Testo di riferimento:
Il 5 ottobre, molti di noi sono scesi in piazza per esprimere il proprio dissenso contro una politica che tenta di silenziare o eliminare chi non è d’accordo. Ancora peggio, etichetta come criminali coloro che chiedono la fine del genocidio e il riconoscimento dello Stato di Palestina.
È paradossale, che le persone di tutte le età, che si dichiarano contrarie a una politica complice delle mire coloniali israeliane e della violazione del diritto internazionale, vengono dipinte come il nemico dell’umanità, mentre chi commette crimini atroci resta impunito e, anzi, supportato dalla comunità internazionale.
Tuttavia, la storia e le generazioni future ci giudicheranno per le scelte che facciamo oggi e nei prossimi giorni.
Capire da che parte stare in questo momento è fondamentale. Lo è perché la libertà di manifestare, riunirsi ed esprimere dissenso è sotto attacco.
Il dissenso è dialogo
Senza dissenso, non esiste dialogo. Lo stesso dialogo che sembrava avessimo ottenuto, almeno in parte, quando, dopo giorni di lotte, la questura di Roma ha finalmente autorizzato il presidio statico in Piazza Ostiense, per poi mostrare tutta la sua forza repressiva alla richiesta di farci uscire dalla piazza per proseguire il corteo.
Ci tengo a sottolineare che è anticostituzionale non autorizzare manifestazioni pacifiche previo preavviso da parte degli organizzatori.
In Italia, l’articolo 17 della Costituzione afferma un principio generale di presunzione a favore delle assemblee pubbliche, prevedendo un mero preavviso alle autorità competenti.
Il regime di notifica non dovrebbe essere in alcun modo utilizzato per controllare le proteste pacifiche, né per sanzionare coloro che le organizzano, compatibilmente anche con lo spirito originario della Costituzione.
Ma non sarà un idrante, qualche fumogeno o la vostra violenza a fermare la nostra determinazione nel denunciare un genocidio e ogni qualsiasi violazione dei diritti umani in questo mondo.
La protesta dei portuali
Il 16 ottobre 2024, i lavoratori portuali italiani incroceranno le braccia per 24 ore in un importante sciopero nazionale, dalle 00:00 alle 23:59.
L’iniziativa è stata proclamata per denunciare la crescente militarizzazione dei porti, il traffico di armi e la repressione del dissenso sociale e delle lotte sindacali.
Le organizzazioni promotrici, tra cui il Collettivo Autonomo Lavoratori Portuali di Genova (CALP) e l’Unione Sindacale di Base (USB), puntano il dito contro l’attuale terza guerra mondiale, che aggrava le condizioni sociali ed economiche di ampie fasce della popolazione.
Repressione del dissenso: il DDL 1260
Lo sciopero si oppone al DDL 1660, attualmente in discussione al Senato, considerato un attacco ai diritti dei lavoratori e delle lavoratrici e alle libertà sindacali.

Attività da svolgere:
[1] Elenca tutto ciò che, secondo il testo sulle proteste e sullo sciopero dei portuali, lo sciopero del 16 ottobre 2024 è stato proclamato per denunciare.
[2] Riscrivi in forma più concisa il paragrafo del testo sulle proteste che comincia con «Senza dissenso, non esiste dialogo», conservandone i fatti principali.

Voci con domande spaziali
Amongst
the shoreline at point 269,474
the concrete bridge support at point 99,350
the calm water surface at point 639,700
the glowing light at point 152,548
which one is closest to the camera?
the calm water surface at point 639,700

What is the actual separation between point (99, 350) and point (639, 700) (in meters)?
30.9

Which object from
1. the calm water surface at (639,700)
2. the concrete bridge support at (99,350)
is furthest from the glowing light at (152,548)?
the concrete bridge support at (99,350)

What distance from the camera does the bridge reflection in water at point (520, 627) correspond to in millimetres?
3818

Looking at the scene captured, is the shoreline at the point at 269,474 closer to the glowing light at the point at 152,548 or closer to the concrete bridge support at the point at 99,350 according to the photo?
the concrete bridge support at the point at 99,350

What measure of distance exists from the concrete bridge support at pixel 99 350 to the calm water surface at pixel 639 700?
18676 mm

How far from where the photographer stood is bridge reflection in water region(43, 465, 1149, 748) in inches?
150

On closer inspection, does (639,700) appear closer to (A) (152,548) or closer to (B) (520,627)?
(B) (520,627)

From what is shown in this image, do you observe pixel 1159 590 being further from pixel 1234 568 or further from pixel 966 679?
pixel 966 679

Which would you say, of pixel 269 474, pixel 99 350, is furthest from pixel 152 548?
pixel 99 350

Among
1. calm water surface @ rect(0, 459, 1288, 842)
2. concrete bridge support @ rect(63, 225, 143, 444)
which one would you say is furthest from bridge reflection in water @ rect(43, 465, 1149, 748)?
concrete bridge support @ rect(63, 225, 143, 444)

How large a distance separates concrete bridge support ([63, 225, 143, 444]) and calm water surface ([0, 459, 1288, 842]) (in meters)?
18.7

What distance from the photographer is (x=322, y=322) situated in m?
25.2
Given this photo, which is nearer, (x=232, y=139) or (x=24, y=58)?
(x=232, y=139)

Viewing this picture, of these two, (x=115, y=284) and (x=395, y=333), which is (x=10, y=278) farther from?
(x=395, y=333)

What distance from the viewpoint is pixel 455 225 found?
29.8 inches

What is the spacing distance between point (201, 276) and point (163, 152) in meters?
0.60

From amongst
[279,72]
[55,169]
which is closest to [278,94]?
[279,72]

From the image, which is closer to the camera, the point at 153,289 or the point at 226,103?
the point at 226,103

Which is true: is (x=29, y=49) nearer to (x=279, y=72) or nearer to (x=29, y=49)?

Risposte fornite:
[1]
- La crescente militarizzazione dei porti
- Il traffico di armi
- La repressione del dissenso sociale e delle lotte sindacali

[2] Senza dissenso non c'è dialogo. Un dialogo almeno parziale sembrava raggiunto quando, dopo giorni di lotte, la questura di Roma ha autorizzato il presidio statico in Piazza Ostiense. Alla richiesta di uscire dalla piazza per proseguire il corteo, però, la questura ha mostrato tutta la sua forza repressiva.